Das ist bei billigerem Futter nicht immer gegeben. Ich kann das Futter nur empfehlen. 

LG Koifan


----------



## Orchi (15. März 2011)

*AW: Größe von Kois*

Wurd ja schon quasi alles gesagt, das Koi sich ja eigentlich nicht dem Becken anpassen ... sollte trotzdem drauf geachtet werden das der Koi Teich gleich zu beginn auch groß genug ist 

hab selbst eine frage nebenbei, da es grad ums koi futter geht, könnt ihr mir noch ein anderes gutes koi futter neben dem Koi-Discount und IZUMI Top Koi empfehlen ... ich habe einen 6 jährigen der auf einmal extrem mekleig geworden ist, vielleicht stimmt auch was nicht mit ihm, ich will aber deswegen mal neues futter ausprobieren ob ich seinen appetit nicht wieder wecken kann.

gruß
der Orchi


----------



## Dodi (15. März 2011)

*AW: Größe von Kois*

Hallo Orchi - ein Vorname wäre übrigens nett.

:willkommen hier im Forum!

dieser Link wäre für Dich vielleicht ganz interessant. 

Aber sag mal, Dein Teich ist für Koi eigentlich viel zu klein, auch, wenn Du nur 4 Koi darin hast!
Willst Du denn demnächst vergrößern?

Stell doch Dich und Deinen Teich hier mal vor!


----------



## koifan11 (16. März 2011)

*AW: Größe von Kois*

Hallo Orchi,

kann Dir noch das Sera Professional Spirulina, dieses Futter hat einen besonders hohen Anteil an carotinreichen Spirulina- und astaxanthinreichen Haematococcus-Algen, außerdem hat es viele Mineralien und Spurenelemente. Erfahrungsgemäß nehmen die Kois das Futter gerne an. 

LG Koifan


----------



## Patrick K (16. März 2011)

*AW: Größe von Kois*

Hallo in die Runde

nach dem ich meine Koi im alter von 6 Jahren und ca.35-45cm länge, aus dem alten kleinen Teich (1600L) in den neuen mit (20 000L)gesetzt habe , wuchsen sie in 2  Jahren um 15-20 cm

Nach dem umsetzen stellte ich das Futter von no name, koi sticks auf AL-KO-TE,  Conpro-Mix um.

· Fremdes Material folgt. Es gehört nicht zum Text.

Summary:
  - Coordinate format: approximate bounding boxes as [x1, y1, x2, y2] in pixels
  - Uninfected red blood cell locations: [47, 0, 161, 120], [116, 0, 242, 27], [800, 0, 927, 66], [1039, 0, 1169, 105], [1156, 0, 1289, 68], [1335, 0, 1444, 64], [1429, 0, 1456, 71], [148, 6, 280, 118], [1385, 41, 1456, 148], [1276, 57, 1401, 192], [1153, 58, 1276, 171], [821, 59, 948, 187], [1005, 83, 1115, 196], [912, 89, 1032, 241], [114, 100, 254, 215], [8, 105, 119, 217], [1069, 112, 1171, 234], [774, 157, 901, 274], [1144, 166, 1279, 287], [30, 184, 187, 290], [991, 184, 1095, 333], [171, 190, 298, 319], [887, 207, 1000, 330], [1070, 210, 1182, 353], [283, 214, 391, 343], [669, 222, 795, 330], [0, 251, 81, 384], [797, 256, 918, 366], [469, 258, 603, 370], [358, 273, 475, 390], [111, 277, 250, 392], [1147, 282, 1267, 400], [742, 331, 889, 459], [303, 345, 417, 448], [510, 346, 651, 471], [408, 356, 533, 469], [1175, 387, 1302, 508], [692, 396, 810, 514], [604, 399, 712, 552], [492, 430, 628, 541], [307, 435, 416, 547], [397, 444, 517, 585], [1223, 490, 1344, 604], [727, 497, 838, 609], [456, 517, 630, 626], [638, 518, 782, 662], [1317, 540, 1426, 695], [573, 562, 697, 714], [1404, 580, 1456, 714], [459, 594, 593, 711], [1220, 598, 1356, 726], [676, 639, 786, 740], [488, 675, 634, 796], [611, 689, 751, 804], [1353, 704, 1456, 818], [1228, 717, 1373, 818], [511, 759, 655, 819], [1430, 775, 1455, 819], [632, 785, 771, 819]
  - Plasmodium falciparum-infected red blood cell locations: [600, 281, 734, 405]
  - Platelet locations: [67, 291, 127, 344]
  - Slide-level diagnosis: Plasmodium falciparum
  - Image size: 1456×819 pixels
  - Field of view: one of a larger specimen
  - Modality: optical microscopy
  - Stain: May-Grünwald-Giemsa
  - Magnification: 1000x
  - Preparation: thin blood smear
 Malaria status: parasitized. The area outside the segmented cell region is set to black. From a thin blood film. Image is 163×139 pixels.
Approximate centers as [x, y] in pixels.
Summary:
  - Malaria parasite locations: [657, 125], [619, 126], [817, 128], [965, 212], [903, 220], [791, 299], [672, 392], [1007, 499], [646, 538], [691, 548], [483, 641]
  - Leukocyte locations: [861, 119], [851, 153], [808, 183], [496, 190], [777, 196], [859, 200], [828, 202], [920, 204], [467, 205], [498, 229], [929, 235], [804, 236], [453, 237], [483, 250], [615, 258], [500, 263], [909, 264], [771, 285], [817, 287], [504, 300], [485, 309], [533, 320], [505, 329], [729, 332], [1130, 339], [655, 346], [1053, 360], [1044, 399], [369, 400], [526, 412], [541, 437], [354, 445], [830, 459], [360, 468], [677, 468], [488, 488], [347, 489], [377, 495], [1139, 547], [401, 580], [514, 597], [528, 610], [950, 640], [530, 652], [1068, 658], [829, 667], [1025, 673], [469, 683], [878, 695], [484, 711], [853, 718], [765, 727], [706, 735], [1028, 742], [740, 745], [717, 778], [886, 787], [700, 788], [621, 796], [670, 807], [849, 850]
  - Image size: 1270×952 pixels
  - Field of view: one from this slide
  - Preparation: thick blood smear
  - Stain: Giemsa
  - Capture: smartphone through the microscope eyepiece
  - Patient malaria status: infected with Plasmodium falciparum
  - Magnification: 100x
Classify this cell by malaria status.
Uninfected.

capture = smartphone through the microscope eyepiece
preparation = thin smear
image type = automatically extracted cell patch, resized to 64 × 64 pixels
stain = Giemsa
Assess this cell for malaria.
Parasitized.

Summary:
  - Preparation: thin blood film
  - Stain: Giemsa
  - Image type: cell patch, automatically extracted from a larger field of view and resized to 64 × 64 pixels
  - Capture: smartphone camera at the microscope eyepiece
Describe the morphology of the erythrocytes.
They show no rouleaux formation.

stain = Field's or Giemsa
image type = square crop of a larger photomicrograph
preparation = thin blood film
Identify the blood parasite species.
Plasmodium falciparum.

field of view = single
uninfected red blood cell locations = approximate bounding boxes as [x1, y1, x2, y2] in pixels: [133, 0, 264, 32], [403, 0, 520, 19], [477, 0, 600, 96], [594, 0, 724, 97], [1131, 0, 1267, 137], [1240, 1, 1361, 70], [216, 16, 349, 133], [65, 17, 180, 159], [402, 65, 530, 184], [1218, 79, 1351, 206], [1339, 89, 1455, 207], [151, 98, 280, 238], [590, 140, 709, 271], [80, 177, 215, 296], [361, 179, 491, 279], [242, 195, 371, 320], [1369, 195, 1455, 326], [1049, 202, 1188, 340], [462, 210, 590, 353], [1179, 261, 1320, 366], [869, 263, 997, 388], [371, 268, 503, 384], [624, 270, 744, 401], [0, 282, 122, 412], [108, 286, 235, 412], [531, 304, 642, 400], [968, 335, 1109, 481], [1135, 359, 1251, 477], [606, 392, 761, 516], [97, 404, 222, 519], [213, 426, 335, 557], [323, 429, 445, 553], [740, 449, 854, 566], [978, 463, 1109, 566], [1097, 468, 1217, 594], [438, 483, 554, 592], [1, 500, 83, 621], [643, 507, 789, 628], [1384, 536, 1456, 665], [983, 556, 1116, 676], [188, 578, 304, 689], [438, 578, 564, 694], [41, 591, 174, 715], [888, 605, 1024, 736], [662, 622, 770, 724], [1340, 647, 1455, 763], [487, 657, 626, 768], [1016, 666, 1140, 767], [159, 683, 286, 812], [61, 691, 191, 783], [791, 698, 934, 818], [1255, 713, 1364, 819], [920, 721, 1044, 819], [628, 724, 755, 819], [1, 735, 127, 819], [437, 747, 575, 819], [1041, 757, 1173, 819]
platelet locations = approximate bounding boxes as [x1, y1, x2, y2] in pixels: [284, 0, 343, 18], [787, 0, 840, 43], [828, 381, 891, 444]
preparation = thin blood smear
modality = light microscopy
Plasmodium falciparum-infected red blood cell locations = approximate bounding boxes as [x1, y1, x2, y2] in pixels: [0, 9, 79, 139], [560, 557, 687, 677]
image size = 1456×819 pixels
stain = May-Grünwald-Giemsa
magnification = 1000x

Ich denke es liegt mehr am Futter als am Platz. Ich war über diese Entwicklung (nach 6 Jahren) zwar überrascht aber mich freud es.toll

Im letzten Herbst war ich mal wieder bei dem Kunden von mir :crazy der mir die Koi als winzlinge (ca.5cm)damals geschenkt hatte.Die Elterntiere  sind mit teilweise  über 80cm sehr beeidruckent

Also auch von der Blutlinie  her sollte es stimmen um die vorraussetzung für "Größe" zu haben

Gruss aus der Pfalz Patrick 2


----------



## koifan11 (17. März 2011)

*AW: Größe von Kois*

Hallo Zusammen.

ich denke auch dass das Futter enorm wichtig ist, wenn es um die Größe und die Farbintensität geht. 
Da denke ich auch, dass das "billig" Futter nicht unbedingt mit dem teureren Produkten mithalten kann. Dann lieber etwas mehr ausgeben, aber dafür auch gesunde und muntere Kois haben 
LG Koifan


----------